● Activity:
Omit all pictures, then print the entries exactly.

** Materials provided follows **

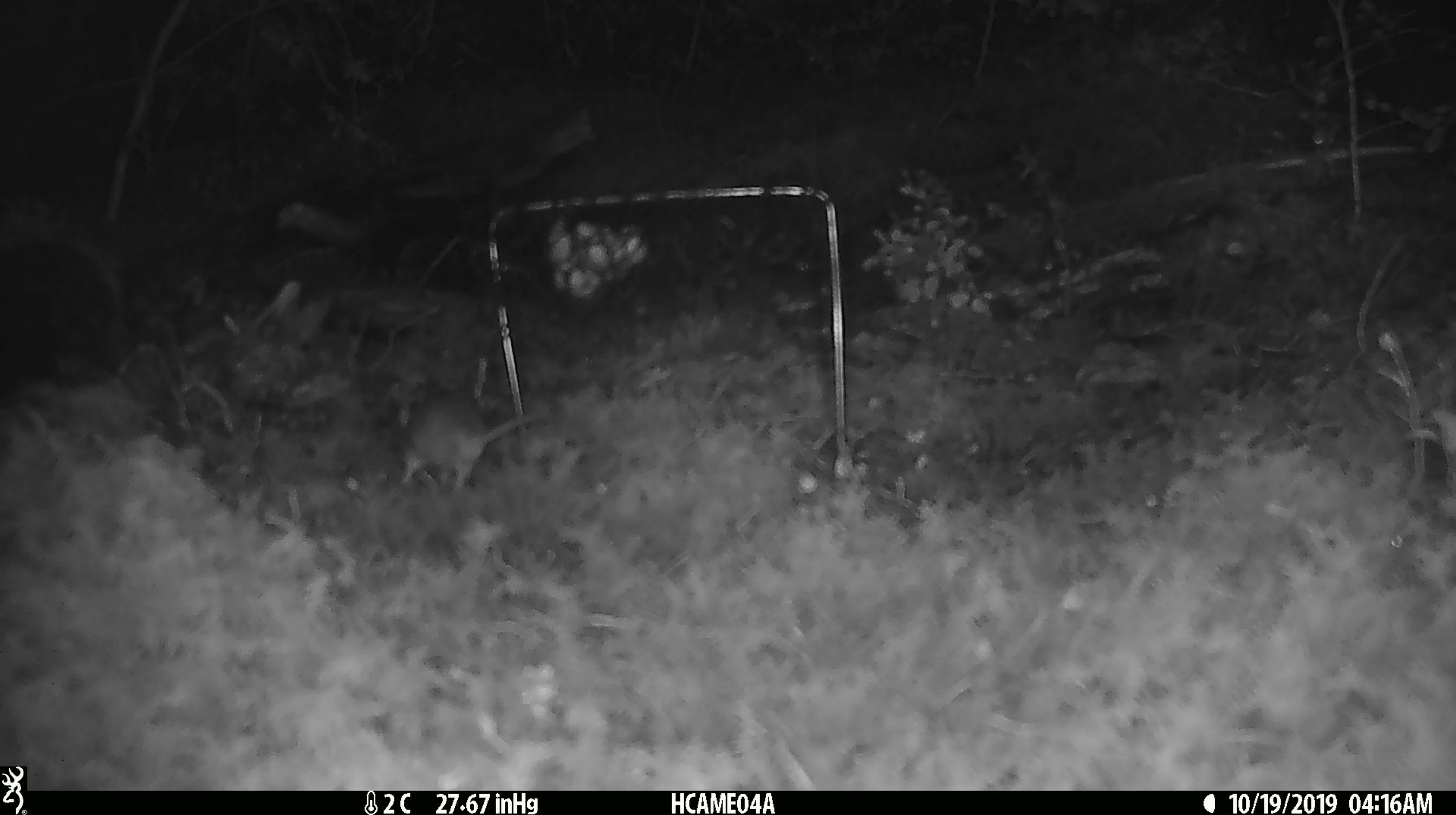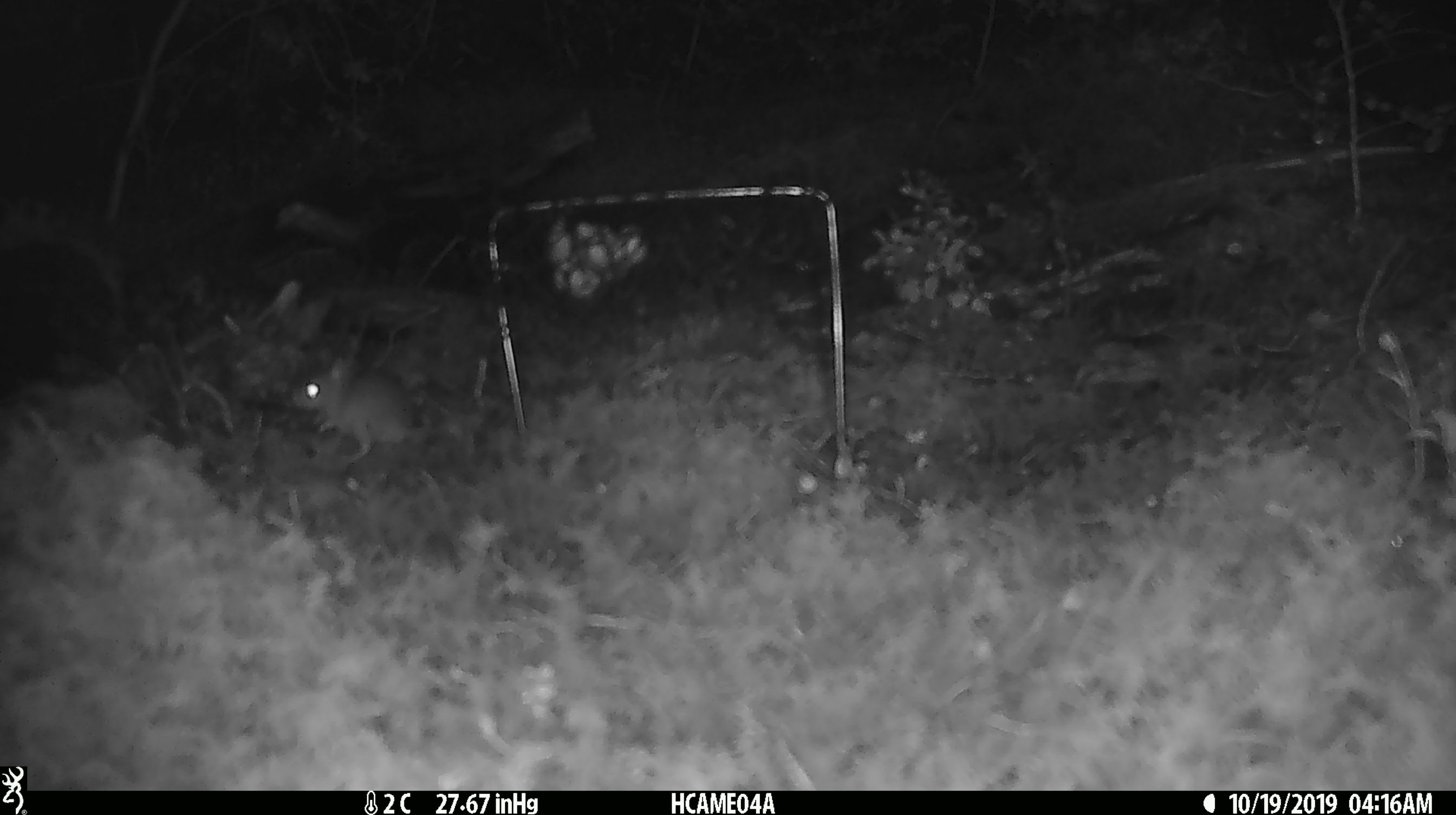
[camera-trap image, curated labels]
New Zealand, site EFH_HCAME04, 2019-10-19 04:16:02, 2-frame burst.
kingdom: Animalia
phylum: Chordata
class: Mammalia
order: Rodentia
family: Muridae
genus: Mus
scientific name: Mus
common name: mouse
Mouse (Mus).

** End of Materials provided **

● Written answer:
[camera-trap image, curated labels]
New Zealand, site EFH_HCAME04, 2019-10-19 04:16:02, 2-frame burst.
kingdom: Animalia
phylum: Chordata
class: Mammalia
order: Rodentia
family: Muridae
genus: Mus
scientific name: Mus
common name: mouse
Mouse (Mus).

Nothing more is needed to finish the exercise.